Extract provided:
——
Open martinpopel opened 2 years ago
Yes, this annotation type is new in GUM, I recently pinged @dan-zeman for feedback on this and I'm waiting to hear back about his thoughts on this.
I don't particularly mind renaming this annotation and/or changing it's internal syntax in some way, but the root issue here is that the basic # newpar
annotation works like a "page-break" indicator: it just says that there is some kind of boundary at that point. However, paragraphs and similar elements, such as headings or bulleted lists, are actually block elements, which can have an extent of multiple sentences, and can nest:
<p>This is some paragraph: (contains a total of 15 sentences)
<list> (14 sentences remaining)
<item>... (3 sentences)</item>
<item><list> (the remaining 11 sentences in this huge paragraph)
<item> (5 sentences) </item>
<item> (6 sentences) </item>
</list></item>
</item>
</list>
</p>
So just saying # newpar
is insufficient, because when the second "item" opens, if we say # newpar
again, it looks like the first block has closed, when in fact it contains the second paragraph opening...
The current notation is not necessarily the most elegant solution and I'm happy to think about alternatives, but it has the advantage of allowing us to deterministically reconstruct the nested block structure of the original data.
Adding @lauren-lizzy-levine who implemented the current solution, in case you have any thoughts on this!
——
Extracted records:
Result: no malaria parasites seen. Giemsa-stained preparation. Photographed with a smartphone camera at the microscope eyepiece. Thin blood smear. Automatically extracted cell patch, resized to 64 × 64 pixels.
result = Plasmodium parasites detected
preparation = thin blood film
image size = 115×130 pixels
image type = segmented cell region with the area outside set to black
——
What to do:
Switch "alternatives" to "other options" in the comment on paragraph annotation, then write out everything from "The current notation" down to "thoughts on this!" with that change made. The material has nothing to do with this.

In response:
The current notation is not necessarily the most elegant solution and I'm happy to think about other options, but it has the advantage of allowing us to deterministically reconstruct the nested block structure of the original data.
Adding @lauren-lizzy-levine who implemented the current solution, in case you have any thoughts on this!